++++ Document extract

Harvey felt fortunate she could turn to the NMC food pantry when her finances were tight. It helped ensure that her son had enough to eat.
“Knowing he was going to be OK was a huge relief,” she said. “It allowed me to focus on getting good grades.”
Harvey was 29 when she started at NMC. The college attracts many nontraditional students who tend to be older and have families.
“Almost half of students in college are in need of food assistance at some point,” said Lisa Johnson, PhD, director of student services at NMC. “It can be very humbling to ask for help, but they are so grateful.”
The NMC food pantry started with just a couple of snack drawers, but with help from donors, it’s continued to grow over the last four years. There’s now an entire room filled with shelves of necessities, and it’s located next to the classrooms.
“We want students to see it as they pass by in the hallway. It normalizes the idea of food insecurity in college,” Johnson said. “And it’s important to have it on site so that we can accommodate school schedules and clinical obligations.”

++++++++
++++ Given records

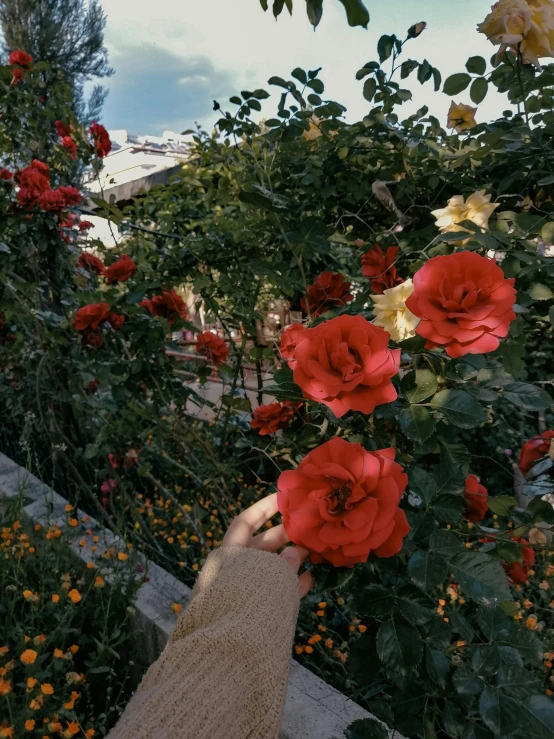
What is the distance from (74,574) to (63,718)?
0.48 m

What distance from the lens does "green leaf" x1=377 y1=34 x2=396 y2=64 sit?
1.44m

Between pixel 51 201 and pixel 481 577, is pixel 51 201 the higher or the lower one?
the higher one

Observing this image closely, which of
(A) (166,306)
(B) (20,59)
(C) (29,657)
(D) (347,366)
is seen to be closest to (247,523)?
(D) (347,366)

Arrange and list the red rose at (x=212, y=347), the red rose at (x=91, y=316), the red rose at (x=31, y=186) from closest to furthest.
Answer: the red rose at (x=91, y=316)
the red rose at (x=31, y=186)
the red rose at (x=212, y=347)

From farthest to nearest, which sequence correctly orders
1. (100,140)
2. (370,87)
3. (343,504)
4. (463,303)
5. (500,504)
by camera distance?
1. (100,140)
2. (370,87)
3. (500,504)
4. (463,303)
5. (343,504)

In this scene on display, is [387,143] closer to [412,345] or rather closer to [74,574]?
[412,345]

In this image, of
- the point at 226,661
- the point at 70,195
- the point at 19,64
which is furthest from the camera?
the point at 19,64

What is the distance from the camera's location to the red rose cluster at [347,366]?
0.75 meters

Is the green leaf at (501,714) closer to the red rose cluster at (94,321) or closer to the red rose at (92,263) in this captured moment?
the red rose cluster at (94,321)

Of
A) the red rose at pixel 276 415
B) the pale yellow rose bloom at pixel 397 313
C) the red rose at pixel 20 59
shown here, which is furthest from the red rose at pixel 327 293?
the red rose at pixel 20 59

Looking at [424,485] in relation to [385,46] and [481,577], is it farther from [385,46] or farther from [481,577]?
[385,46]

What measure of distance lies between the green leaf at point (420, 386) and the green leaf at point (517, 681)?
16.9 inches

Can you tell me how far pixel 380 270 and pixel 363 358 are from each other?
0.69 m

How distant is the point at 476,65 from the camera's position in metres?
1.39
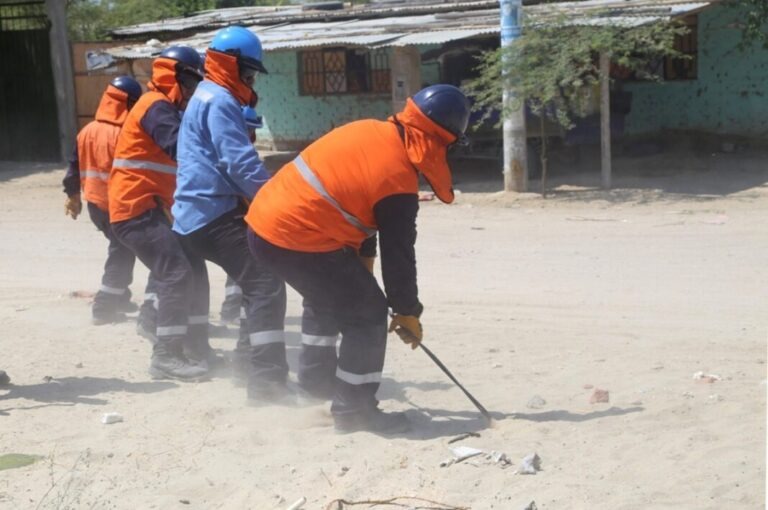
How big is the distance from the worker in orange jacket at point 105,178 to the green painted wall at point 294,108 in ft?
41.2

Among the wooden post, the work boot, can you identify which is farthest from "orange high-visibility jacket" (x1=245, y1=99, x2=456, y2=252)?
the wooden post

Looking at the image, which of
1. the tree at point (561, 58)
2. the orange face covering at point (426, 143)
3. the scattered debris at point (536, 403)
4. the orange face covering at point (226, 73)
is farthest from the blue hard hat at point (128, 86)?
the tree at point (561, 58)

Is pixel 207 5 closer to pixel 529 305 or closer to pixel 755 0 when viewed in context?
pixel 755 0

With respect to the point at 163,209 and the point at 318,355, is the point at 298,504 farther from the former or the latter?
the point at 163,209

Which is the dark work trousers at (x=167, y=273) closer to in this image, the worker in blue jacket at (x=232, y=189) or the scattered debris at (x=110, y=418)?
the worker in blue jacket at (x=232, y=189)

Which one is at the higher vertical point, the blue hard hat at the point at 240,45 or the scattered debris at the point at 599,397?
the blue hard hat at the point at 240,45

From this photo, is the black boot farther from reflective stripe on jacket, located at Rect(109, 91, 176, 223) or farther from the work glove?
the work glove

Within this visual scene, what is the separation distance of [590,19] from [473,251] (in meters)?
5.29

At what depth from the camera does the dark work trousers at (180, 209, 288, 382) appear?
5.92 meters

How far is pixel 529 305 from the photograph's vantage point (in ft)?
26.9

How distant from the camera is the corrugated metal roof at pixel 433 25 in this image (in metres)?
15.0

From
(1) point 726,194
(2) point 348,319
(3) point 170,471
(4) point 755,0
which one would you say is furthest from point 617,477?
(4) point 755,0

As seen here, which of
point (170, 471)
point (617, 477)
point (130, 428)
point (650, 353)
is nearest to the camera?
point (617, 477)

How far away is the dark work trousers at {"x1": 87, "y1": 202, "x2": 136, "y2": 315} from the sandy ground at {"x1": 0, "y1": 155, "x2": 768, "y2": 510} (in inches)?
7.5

++++++++

## Work item
Reproduce the full passage about the NMC food pantry word for word.

## Expected answer
Harvey felt fortunate she could turn to the NMC food pantry when her finances were tight. It helped ensure that her son had enough to eat.
“Knowing he was going to be OK was a huge relief,” she said. “It allowed me to focus on getting good grades.”
Harvey was 29 when she started at NMC. The college attracts many nontraditional students who tend to be older and have families.
“Almost half of students in college are in need of food assistance at some point,” said Lisa Johnson, PhD, director of student services at NMC. “It can be very humbling to ask for help, but they are so grateful.”
The NMC food pantry started with just a couple of snack drawers, but with help from donors, it’s continued to grow over the last four years. There’s now an entire room filled with shelves of necessities, and it’s located next to the classrooms.
“We want students to see it as they pass by in the hallway. It normalizes the idea of food insecurity in college,” Johnson said. “And it’s important to have it on site so that we can accommodate school schedules and clinical obligations.”